Many who are regarded as far from the madding crowd, such as Warren Buffet, often astonish because they do not follow the rest. They look to get into deals when others feel it's time to pack up the chips (see chart). Current example: equity markets are tanking and the financial sector in particular is having some serious "bad haircut days", and Warren plumps up with a cool US$5 billion to buy shares in Goldman Sachs (in late September), then General Electric gave Buffet's firm Berkshire Hathaway the chance (warrants) to purchase $3 billion in shares. Now, many will have noticed that within days of striking these deals, Buffet was holding nearly instant paper profits worth over US$500 million, but these disappeared almost as rapidly during the past week as stock markets wiped the floor in the worst fall since the mid-1930s over the past week (see Bloomberg report).

People with deep pockets, like Buffet, are not into these things for the short run, so wont be blowing steam or sweating about what happens over a few days. His horizon is over years. If you have shallower pockets and the stomach to maybe see that the prices are not yet at their lowest--and there are plenty of indicators that suggest there will be a brief rally in stock markets before they go lower again--then be like Warren "Cadogan" and don't follow pattern.
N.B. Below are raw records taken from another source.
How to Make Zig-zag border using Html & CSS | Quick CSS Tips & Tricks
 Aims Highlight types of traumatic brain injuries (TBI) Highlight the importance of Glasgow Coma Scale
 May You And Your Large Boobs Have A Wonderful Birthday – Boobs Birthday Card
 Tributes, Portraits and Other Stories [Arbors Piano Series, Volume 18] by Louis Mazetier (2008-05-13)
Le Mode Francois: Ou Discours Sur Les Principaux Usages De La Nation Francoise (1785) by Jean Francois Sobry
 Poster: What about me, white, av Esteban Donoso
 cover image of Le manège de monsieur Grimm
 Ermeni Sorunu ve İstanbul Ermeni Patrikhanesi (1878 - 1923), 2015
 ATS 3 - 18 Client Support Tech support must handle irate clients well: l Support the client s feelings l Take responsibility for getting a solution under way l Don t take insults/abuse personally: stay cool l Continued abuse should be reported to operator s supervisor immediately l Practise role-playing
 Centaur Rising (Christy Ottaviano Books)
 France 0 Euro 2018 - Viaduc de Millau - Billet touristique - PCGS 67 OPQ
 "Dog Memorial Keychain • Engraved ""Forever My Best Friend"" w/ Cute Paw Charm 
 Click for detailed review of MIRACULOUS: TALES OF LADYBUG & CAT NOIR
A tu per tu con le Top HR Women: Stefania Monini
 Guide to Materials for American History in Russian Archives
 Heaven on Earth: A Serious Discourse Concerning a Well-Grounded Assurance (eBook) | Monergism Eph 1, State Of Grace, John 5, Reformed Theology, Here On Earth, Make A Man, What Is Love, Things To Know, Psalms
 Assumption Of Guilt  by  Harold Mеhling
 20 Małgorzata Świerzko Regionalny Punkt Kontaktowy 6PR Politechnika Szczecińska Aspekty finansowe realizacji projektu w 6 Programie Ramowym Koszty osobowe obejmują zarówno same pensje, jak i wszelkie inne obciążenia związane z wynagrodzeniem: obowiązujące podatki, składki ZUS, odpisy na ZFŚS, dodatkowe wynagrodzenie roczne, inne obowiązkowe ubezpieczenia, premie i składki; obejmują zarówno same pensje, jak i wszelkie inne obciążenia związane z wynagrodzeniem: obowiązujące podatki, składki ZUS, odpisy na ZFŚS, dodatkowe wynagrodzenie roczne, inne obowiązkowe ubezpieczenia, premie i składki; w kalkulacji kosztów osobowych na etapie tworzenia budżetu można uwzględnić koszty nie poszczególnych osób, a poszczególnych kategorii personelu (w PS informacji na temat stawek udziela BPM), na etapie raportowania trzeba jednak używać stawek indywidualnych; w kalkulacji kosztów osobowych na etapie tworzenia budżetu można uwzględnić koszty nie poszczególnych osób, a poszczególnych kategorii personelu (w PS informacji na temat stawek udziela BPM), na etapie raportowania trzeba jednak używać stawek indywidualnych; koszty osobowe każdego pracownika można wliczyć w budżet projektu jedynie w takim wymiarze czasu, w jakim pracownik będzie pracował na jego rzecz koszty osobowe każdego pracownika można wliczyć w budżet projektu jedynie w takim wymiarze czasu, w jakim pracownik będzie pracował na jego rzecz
Another thing that is clear is that fear is driving a lot of activity in financial markets, and fear leads many to flee rather than fight.

While I was writing this, all the supposed good news that was coming to the ears of market participants was being taken as a reason for more negative sentiment. By the end of the day, the Dow Industrial Industrial Average dumped another 679 points and went to a five- year low below 9,000 (8579); the S&P 500 has retreated on seven straight days, the longest losing streak since 1996, with declines exceeding 1 percent on all but one day. My friendly "fear index" was "flashing a signal that equities are very dangerous right now" (see report). It hit a new record, surpassing 60 during the day, and closing at over 63. No kidding when people say glibly that we are in uncharted territory!

I decided not to trade much today but to use the day as one of observation. I scalped a little though (meaning, made a few deals jumping in and out as prices could not figure out which way to go), as some interesting situations developed, and I played with my dummy account--where it's virtual (not real) money that's at stake. It was another very odd day of volatility in an already extraordinarily volatile week. Only one more day before the weekend.

During the weekend, the Finance Ministers of the major industrial countries, known as the G7, will meet in Washington DCand discuss many of the issues affecting financial markets. I see that my former employer, the IMF has drawn up emergency plans to bail out governments affected by the financial crisis, after warning yesterday that no country would be immune from the ripple effects of the credit crunch (see report). Iceland looks like it's on the verge of bankruptcy, and the government has just had to nationalize the three major banks. But I thought that countries couldn't go bankrupt. How the world is changing.

Maybe I wont be looking forward to the weekend.